▸ **Data provided**:
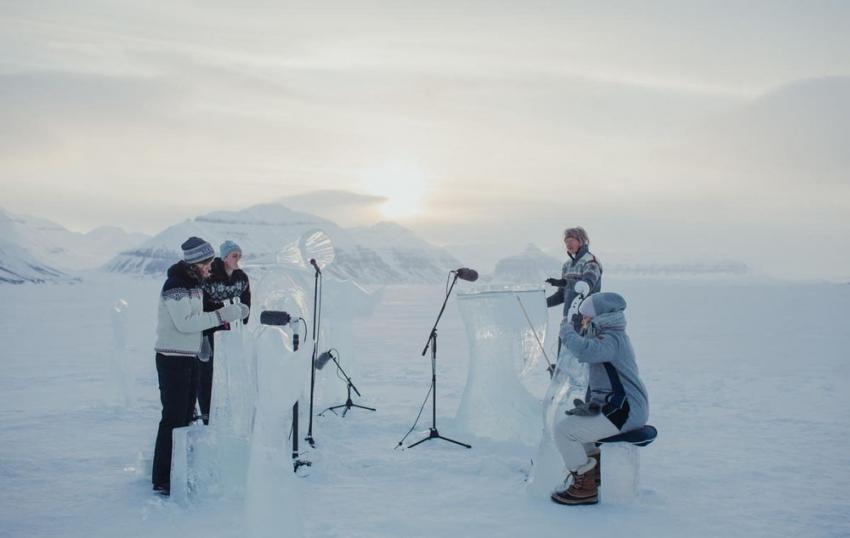 Kuzey Kutbu'nda buzdan enstrümanlarla konser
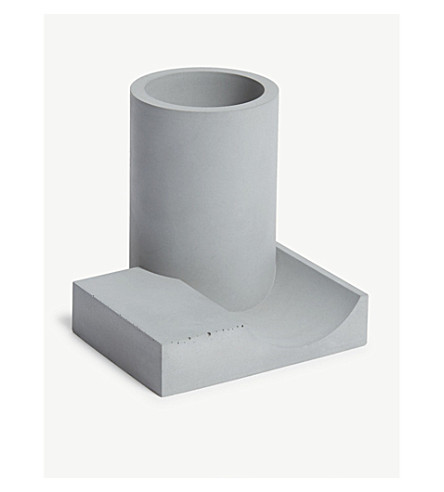 22 DESIGN Merge concrete pen holder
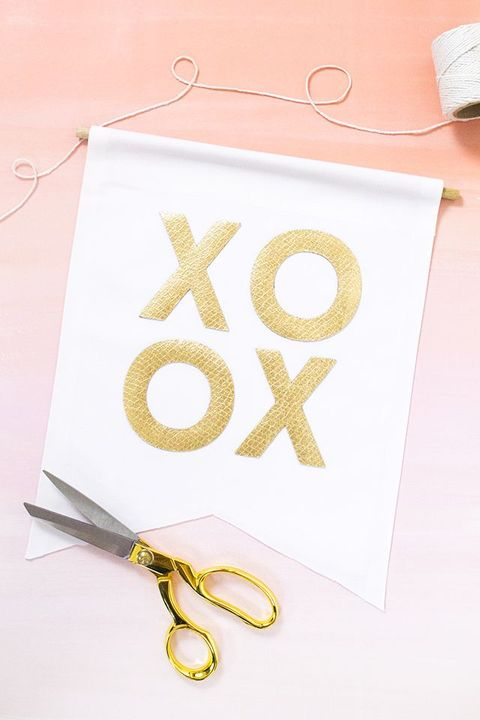 xoxo wall hangings valentines day decor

▸ **Required action**:
Pictures are to be omitted. Output verbatim only the lines from the one holding "22 DESIGN Merge concrete pen holder" through the end of the material, both included.

▸ **Response box**:
 22 DESIGN Merge concrete pen holder
 xoxo wall hangings valentines day decor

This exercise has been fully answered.